- [DATA FOR THIS EXERCISE]:
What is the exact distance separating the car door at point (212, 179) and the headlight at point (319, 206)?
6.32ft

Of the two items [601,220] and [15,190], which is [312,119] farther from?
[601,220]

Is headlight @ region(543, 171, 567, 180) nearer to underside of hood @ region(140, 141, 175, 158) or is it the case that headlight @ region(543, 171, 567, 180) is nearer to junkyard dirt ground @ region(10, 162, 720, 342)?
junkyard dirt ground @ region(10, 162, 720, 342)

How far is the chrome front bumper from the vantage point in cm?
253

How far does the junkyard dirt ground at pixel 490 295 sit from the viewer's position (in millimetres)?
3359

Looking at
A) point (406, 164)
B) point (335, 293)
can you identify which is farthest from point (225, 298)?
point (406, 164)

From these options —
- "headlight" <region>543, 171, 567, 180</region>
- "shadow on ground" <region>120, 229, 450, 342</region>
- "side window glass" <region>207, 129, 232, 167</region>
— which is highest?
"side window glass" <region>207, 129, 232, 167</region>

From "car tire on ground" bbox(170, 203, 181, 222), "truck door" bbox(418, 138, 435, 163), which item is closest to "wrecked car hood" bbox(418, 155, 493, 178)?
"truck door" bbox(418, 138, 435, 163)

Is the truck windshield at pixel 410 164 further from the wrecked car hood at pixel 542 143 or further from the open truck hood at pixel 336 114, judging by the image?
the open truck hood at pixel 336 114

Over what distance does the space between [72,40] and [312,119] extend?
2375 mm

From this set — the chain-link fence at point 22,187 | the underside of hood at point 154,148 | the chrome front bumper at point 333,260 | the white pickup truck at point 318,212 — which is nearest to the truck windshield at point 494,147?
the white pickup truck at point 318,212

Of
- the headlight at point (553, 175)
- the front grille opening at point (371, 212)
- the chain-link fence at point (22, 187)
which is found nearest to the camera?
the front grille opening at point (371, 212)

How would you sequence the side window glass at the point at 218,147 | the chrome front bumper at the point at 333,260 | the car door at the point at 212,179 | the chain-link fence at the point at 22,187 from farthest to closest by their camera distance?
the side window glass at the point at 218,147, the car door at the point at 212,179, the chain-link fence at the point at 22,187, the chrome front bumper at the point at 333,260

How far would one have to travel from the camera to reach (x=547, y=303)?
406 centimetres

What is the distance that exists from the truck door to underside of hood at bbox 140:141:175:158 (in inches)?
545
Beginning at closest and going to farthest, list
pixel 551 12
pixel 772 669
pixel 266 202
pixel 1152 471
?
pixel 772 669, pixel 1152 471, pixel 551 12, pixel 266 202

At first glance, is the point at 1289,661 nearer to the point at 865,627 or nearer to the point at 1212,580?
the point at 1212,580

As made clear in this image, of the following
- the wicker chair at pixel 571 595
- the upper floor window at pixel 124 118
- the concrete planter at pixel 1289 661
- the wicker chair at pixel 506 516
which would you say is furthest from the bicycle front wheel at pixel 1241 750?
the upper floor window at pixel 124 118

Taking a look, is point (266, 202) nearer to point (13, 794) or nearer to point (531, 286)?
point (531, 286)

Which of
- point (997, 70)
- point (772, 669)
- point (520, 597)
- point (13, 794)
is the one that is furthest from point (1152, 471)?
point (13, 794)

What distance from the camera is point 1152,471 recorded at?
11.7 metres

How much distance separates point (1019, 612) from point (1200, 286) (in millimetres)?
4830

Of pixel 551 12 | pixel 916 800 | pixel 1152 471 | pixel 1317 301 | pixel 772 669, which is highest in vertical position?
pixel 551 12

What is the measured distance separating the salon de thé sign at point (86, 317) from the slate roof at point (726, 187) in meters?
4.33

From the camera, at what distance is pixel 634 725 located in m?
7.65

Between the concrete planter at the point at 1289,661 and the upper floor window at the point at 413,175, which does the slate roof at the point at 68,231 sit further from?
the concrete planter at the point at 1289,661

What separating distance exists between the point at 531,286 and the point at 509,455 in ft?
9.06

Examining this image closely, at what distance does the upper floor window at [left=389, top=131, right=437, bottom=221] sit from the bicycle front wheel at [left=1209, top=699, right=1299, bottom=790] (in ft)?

- [WRITTEN REQUEST]: Above are the records; retype them all without a single difference.

- [TASK OUTPUT]:
What is the exact distance separating the car door at point (212, 179) and the headlight at point (319, 206)?
6.32ft

Of the two items [601,220] and [15,190], which is [312,119] farther from?
[601,220]

Is headlight @ region(543, 171, 567, 180) nearer to underside of hood @ region(140, 141, 175, 158) or is it the case that headlight @ region(543, 171, 567, 180) is nearer to junkyard dirt ground @ region(10, 162, 720, 342)?
junkyard dirt ground @ region(10, 162, 720, 342)

How far is the chrome front bumper from the vantage point in cm?
253

How far does the junkyard dirt ground at pixel 490 295 sit from the viewer's position (in millimetres)?
3359

Looking at
A) point (406, 164)
B) point (335, 293)
can you identify which is farthest from point (225, 298)?
point (406, 164)

From these options —
- "headlight" <region>543, 171, 567, 180</region>
- "shadow on ground" <region>120, 229, 450, 342</region>
- "side window glass" <region>207, 129, 232, 167</region>
— which is highest?
"side window glass" <region>207, 129, 232, 167</region>

From "car tire on ground" bbox(170, 203, 181, 222), "truck door" bbox(418, 138, 435, 163), which item is closest to "wrecked car hood" bbox(418, 155, 493, 178)?
"truck door" bbox(418, 138, 435, 163)

Is the truck windshield at pixel 410 164 further from the wrecked car hood at pixel 542 143 or further from the open truck hood at pixel 336 114, judging by the image?
the open truck hood at pixel 336 114

Over what distance does the space between [72,40] and [312,119] extend?
2375 mm

From this set — the chain-link fence at point 22,187 | the underside of hood at point 154,148 | the chrome front bumper at point 333,260 | the white pickup truck at point 318,212 — which is nearest to the truck windshield at point 494,147?
the white pickup truck at point 318,212

Of
- the headlight at point (553, 175)
- the front grille opening at point (371, 212)
- the chain-link fence at point (22, 187)
which is found nearest to the camera?
the front grille opening at point (371, 212)

How would you sequence the side window glass at the point at 218,147 | the chrome front bumper at the point at 333,260 | the car door at the point at 212,179 | the chain-link fence at the point at 22,187 from farthest to closest by their camera distance?
the side window glass at the point at 218,147, the car door at the point at 212,179, the chain-link fence at the point at 22,187, the chrome front bumper at the point at 333,260

How far would one have to travel from the camera to reach (x=547, y=303)?
406 centimetres

What is the distance that exists from the truck door to underside of hood at bbox 140:141:175:158 (in inches)?
545
Beginning at closest and going to farthest, list
pixel 551 12
pixel 772 669
pixel 266 202
pixel 1152 471
?
pixel 772 669, pixel 1152 471, pixel 551 12, pixel 266 202

At first glance, is the point at 1289,661 nearer to the point at 865,627 or nearer to the point at 1212,580?
the point at 1212,580

As made clear in this image, of the following
- the wicker chair at pixel 571 595
- the upper floor window at pixel 124 118
- the concrete planter at pixel 1289 661
- the wicker chair at pixel 506 516
which would you say is furthest from the bicycle front wheel at pixel 1241 750?
the upper floor window at pixel 124 118

Taking a look, is point (266, 202) nearer to point (13, 794) or nearer to point (531, 286)?
point (531, 286)

Which of
- point (997, 70)
- point (772, 669)
- point (520, 597)
- point (13, 794)
is the one that is furthest from point (1152, 471)?
point (13, 794)

What distance from the camera is point 1152,471 recorded at?
11.7 metres

How much distance separates point (1019, 612) from point (1200, 286) (in millimetres)?
4830

Of pixel 551 12 | pixel 916 800 | pixel 1152 471 | pixel 1317 301 | pixel 772 669, which is highest in vertical position?
pixel 551 12

What is the measured distance separating the salon de thé sign at point (86, 317) from the slate roof at point (726, 187) in meters?
4.33

From the camera, at what distance is pixel 634 725 located in m?
7.65

Between the concrete planter at the point at 1289,661 and the upper floor window at the point at 413,175, which does the slate roof at the point at 68,231 sit further from?
the concrete planter at the point at 1289,661

What separating distance exists between the point at 531,286 and the point at 509,455 in ft?
9.06

Examining this image closely, at what distance does the upper floor window at [left=389, top=131, right=437, bottom=221] sit from the bicycle front wheel at [left=1209, top=699, right=1299, bottom=790] (in ft)?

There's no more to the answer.